▸ **ENUNCIADO 1**
Responda a estas perguntas com base no texto sobre o filme Amesterdão:
(a) Em que período e em que país aconteceu o caso verídico em que o filme se baseia?
(b) Qual é a profissão da personagem de John David Washington?
(c) Segundo o twist final, qual era afinal a motivação daquela gente?
▸ **ENUNCIADO 2**
Prossiga o texto sobre o filme Amesterdão a partir da última frase apresentada.

▸ **TEXTO EM ESTUDO**

══════════

Amesterdão baseia-se livremente num caso verídico que aconteceu no período entre guerras, nos Estados Unidos, em que um grupo de empresários tentou financiar um golpe de estado para colocar um ditador no poder, inspirados pelos moldes fascistas que começavam a vingar do outro lado do Atlântico, tanto em Itália como na Alemanha. Ou seja, Amesterdão não podia ser mais actual, com o crescimento cada vez mais visível da extrema-direita no mundo em geral e na América em particular. E, depois, o twist final: afinal a motivação daquela gente nem sequer era o poder, mas sim o dinheiro. Eis a enésima prova de que o capitalismo é a fonte de todo o mal do mundo e o inimigo número um de um futuro em harmonia. *introduzir imagem do capitão Kirk sarcasticamente surpreendido*
Christian Bale e John David Washington são então os dois protagonistas de Amesterdão, que vão ser envolvidos mais ou menos involuntariamente neste esquema e que lhe vão ter que colocar um ponto final. No entanto, são anti-heróis pouco ortodoxos, já que não têm nada de agentes da autoridade. Ambos são ex-veteranos, mas o primeiro é um médico que procura encontrar medicamentos novos que tratem das dores dos veteranos mutilados e macerados pela guerra (até diria que haveria aqui um piscar de olho às medicinas alternativas… alguém sabe se o David O. Russell é chalupa?) e o segundo é advogado. Os dois vão-se reunir a uma amiga de longa data (Margot Robbie), com quem passaram uma temporada inesquecível em Amesterdão – daí o título do filme, que tanto é uma madalena de Proust como é uma referência à Paris de Casablanca -, e que cuja família também está envolvida mais ou menos directamente em toda a conspiração que mencionei acima.

══════════

▸ **DADOS GUARDADOS**
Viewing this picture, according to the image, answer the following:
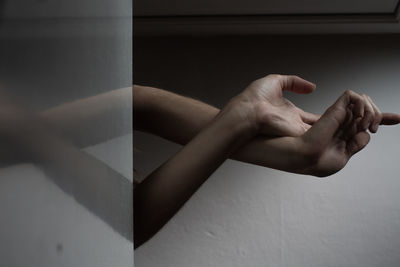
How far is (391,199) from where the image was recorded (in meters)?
2.51

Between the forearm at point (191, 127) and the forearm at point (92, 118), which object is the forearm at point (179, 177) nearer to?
the forearm at point (191, 127)

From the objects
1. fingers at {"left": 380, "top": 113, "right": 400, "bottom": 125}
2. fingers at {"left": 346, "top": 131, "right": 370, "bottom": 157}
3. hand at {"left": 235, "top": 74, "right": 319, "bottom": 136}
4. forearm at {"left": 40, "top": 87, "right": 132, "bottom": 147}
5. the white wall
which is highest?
forearm at {"left": 40, "top": 87, "right": 132, "bottom": 147}

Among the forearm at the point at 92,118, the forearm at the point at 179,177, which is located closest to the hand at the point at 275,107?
the forearm at the point at 179,177

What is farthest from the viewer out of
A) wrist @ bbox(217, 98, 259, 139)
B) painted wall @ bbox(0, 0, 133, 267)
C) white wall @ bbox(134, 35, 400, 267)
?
white wall @ bbox(134, 35, 400, 267)

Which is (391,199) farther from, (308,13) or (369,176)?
(308,13)

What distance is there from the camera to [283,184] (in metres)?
2.56

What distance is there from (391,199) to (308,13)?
2.70ft

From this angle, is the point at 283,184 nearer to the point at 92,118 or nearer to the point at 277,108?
the point at 277,108

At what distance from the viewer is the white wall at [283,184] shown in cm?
252

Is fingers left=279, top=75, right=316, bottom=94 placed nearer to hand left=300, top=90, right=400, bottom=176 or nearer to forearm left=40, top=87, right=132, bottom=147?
hand left=300, top=90, right=400, bottom=176

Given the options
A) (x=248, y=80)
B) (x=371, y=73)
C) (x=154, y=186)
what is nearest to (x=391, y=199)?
(x=371, y=73)

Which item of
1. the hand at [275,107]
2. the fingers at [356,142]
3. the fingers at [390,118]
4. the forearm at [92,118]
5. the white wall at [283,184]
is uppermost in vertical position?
the forearm at [92,118]

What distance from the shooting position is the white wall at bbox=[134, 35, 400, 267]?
2.52 metres

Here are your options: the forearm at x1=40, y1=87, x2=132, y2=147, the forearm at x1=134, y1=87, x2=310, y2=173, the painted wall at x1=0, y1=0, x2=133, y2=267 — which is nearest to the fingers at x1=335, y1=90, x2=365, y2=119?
the forearm at x1=134, y1=87, x2=310, y2=173
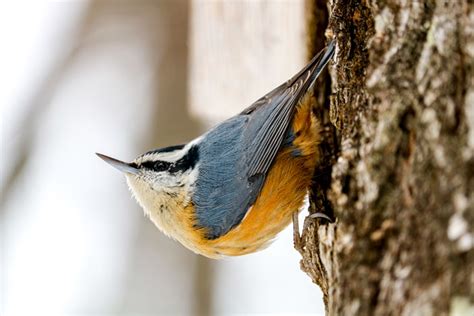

══════════

▸ **RESPOSTA 1**
(a) No período entre guerras, nos Estados Unidos.
(b) É advogado.
(c) O dinheiro, e não o poder.

▸ **RESPOSTA 2**
A trama é interessante, mas o problema é que David O. Russell dispara para todo o lado, numa óptica de acumulação, que vai sobrepondo personagens, sub-enredos e até truques estilísticos ou formais que muitas vezes nem sequer pertencem ao mesmo filme (como o longo flashback que conta o feliz encontro dos três amigos em Amesterdão). Russell tenta manter o tom ligeiro, com muito humor forçado, para que o complicado argumento flua e atira em todas as direcções (o racismo estrutural da sociedade americana, a desumanização da guerra, a corrupção e a perfídia do dinheiro…), mas a verdade é que Amesterdão vai sendo apenas um balão que enche, enche, enche, até rebentar. Há então o irmão e a cunhada de Margot Robbie (Rami Malek e Anya Taylor-Joy); há o sócio de John David Washington, Chris Rock; há o respeitado veterano que todos disputam o apoio, Robert De Niro; há uma breve Taylor Swift, que acaba debaixo das rodas de um carro; há Michael Shannon e Mike Mayers em modo Dupont e Dupont, que são uma espécie de comic relief; e há Zoe Saldana, que todos pensam que é portuguesa, mas não é. Aliás, até há fado na banda-sonora, mas Amesterdão passou tão despercebido nas bilheteiras que nem as habituais exaltações nacionalistas que são despertadas por estes fait divers cinematográficos vieram ao de cima.
No fundo, David O. Russell sempre foi um hoarder, que gosta de acumular personagens, situações e sub-enredos. Quem não se lembra de Golpada Americana? No entanto, esse filme tinha ao menos confiança e fazia as coisas em grande, sem medo de dar o peito às balas. Já Amesterdão dá sempre a ideia de avançar com cautelas em demasia, como se não tivesse bem a certeza do que estava a fazer. Por isso, quando chega ao desenlace final, com uma daquelas cenas à Scooby-Doo onde todos tiram a máscara e revelam quem verdadeiramente são, a cena demora uns bons 20 minutos, já que todos têm que explicar em longos monólogos detalhados o que se está a passar. Amesterdão é um desastre que só não é mais épico porque os seus actores o resguardam de um espalhanço mais espalhafatoso. Nem sei como é que me convenceram a encomendar um Cheeseburger.